Ferguson must hate the sight of Danny Murphy in particular. Three times in Liverpool’s colours Murphy scored in 1-0 victories over United. Last year at Craven Cottage he opened the scoring when Fulham beat United 2-0, and he did it again on Saturday, nicking the ball off a dawdling Paul Scholes in the 22nd minute, taking half a dozen paces and guiding his shot past Tomasz Kuszczak’s right hand. In his Anfield days Murphy was considered by Gerard Houllier to be the squad’s best technician. At 32, now in his third season with Fulham and his second as club captain, he is playing with an assurance that lubricates the movement of the whole team.

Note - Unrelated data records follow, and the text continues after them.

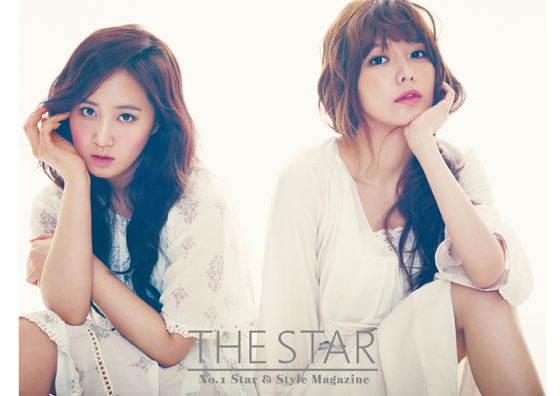 SNSD Sooyoung Yuri The Star Magazine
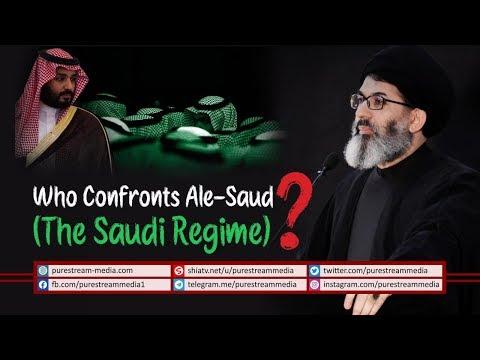 Who Confronts Ale-Saud (The Saudi Regime)? | Sayyid Hashim al-Haidari | Arabic Sub English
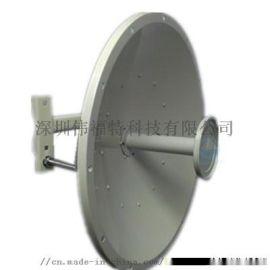 5.8G抛物面无线网桥天线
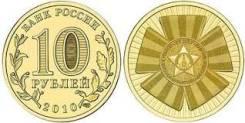 Эмблема 65-летия победы в Великой Отечественной войне ГВС 10 рублей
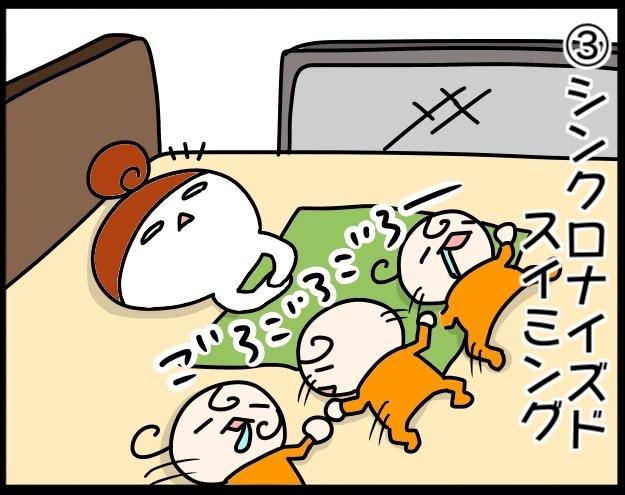 ベッドガードをしてても意味がない!そんなムスメの寝相との戦いで編み出した必殺技の画像6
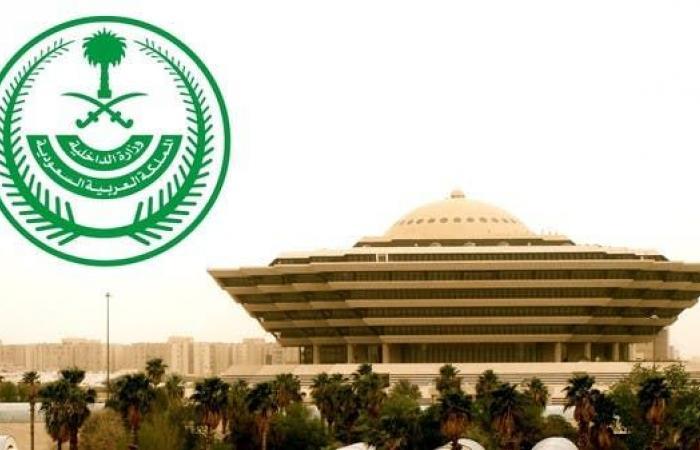 السعودية   ضبط 2050 مخالفاً لتعليمات الدخول للمشاعر المقدسة
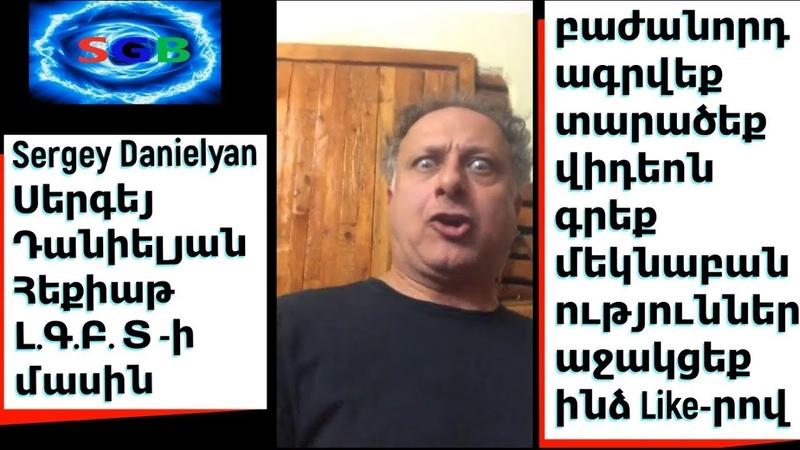 Sergey Danielyan Սերգեյ Դանիելյան Հեքիաթ Լ.Գ.Բ. Տ -ի մասին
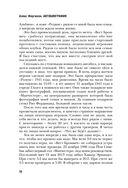 Алекс Фергюсон. Автобиография — фото, картинка — 12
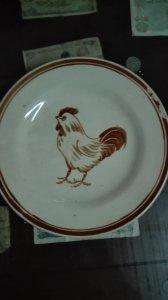 E bán gà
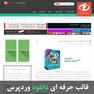 فروش قالب دانلود وردپرس فعال ترین وب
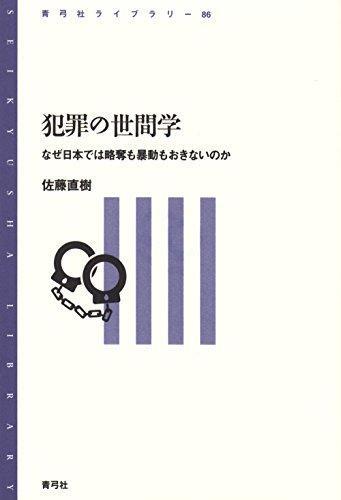 犯罪の世間学: なぜ日本では略奪も暴動もおきないのか (青弓社ライブラリー)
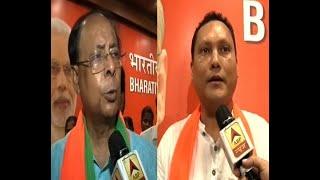 Biplab Mitra and Wilson Champramari attacks TMC after joining BJP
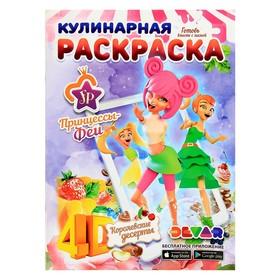 Кулинарная раскраска 4D «Принцессы-Феи: Королевские десерты», формат А4, мягкая обложка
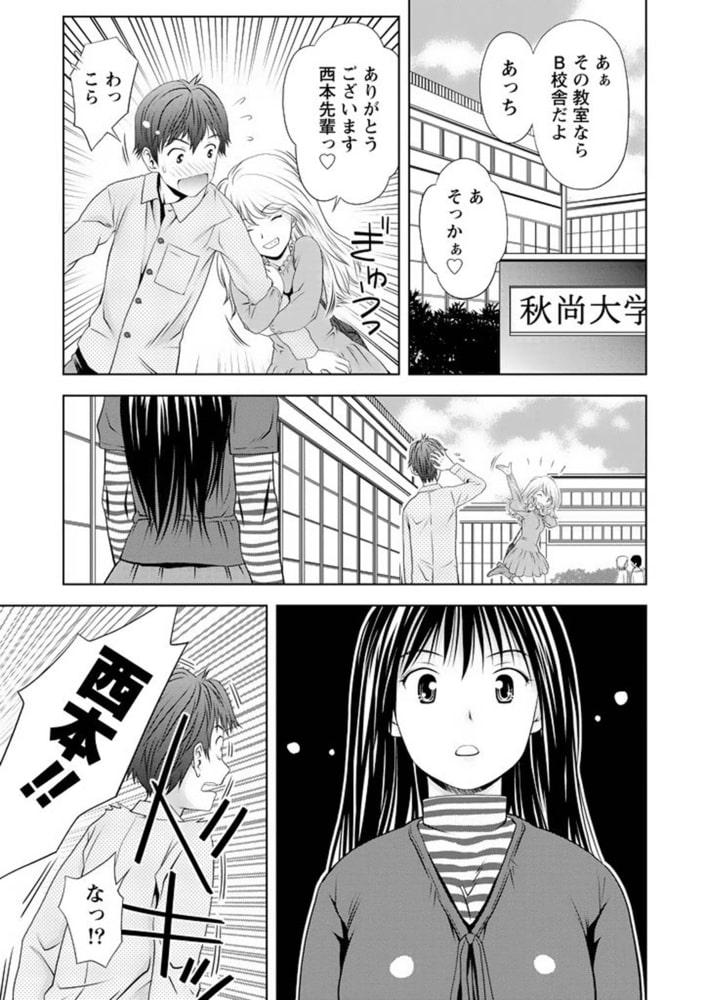 愛妻ブルマー【分冊版 3/9】ナツキ酔ってまちゅ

Hodgson did not allow himself to get carried away. It would be foolish, he said, to speculate on how much improvement there was still to come from the players of a comparatively small club. But his players did everything he had asked, pressing with urgency and breaking with intelligence, using Bobby Zamora’s strength and the guile of Zoltan Gera to unsettle United’s spatchcocked rearguard of Carrick, Darren Fletcher and Ritchie De Laet.
This was not the first time Ferguson had responded to the current emergency by deploying a three-man defence but he will probably not be in a hurry to try it again. The tactic of using Patrice Evra – captaining the side – as a winger, in order to occupy the attention of Damien Duff, was a failure and the 58th minute introduction of Fabio da Silva and reversion to a back four came too late.
Zamora had sealed the result 20 seconds after the start of the second half, driving home from close range after the immaculate Clint Dempsey had headed down Duff’s cross from the right. Duff completed the rout with a precise drive 15 minutes from time after Zamora deftly turned a free-kick into the Irishman’s path. The withdrawals of Duff, Murphy and Zamora were greeted with standing ovations.
For United, only Wayne Rooney and Antonio Valencia gave a decent account of themselves as the limits of Ferguson’s scope for improvisation were exposed. Scholes committed error after error in vulnerable positions, Michael Owen had a pitifully inadequate afternoon, Dimitar Berbatov proved he is not the man to come on and galvanise a struggling side, and poor Carrick no longer resembles an embryonic Franco Baresi. Pending the return of established defenders, other solutions will need to be found before their campaign is damaged beyond repair.
But this was Hodgson’s day. He is the eighth manager employed by Mohamed Al Fayed in the 12 years since the Egyptian bought the club and he seems by far the best equipped to stabilise the club’s fortunes. “Roy has been exceptional,” Mark Schwarzer, the goalkeeper, said afterwards. “You should see him on the training ground, day in and day out. He doesn’t stand around just barking instructions. He takes 95 per cent of the training sessions himself.”
Nothing about Hodgson’s side looks flaky or insubstantial. Their ultimate ambitions may be limited but they are providing conclusive evidence mid-table is not synonymous with mediocrity.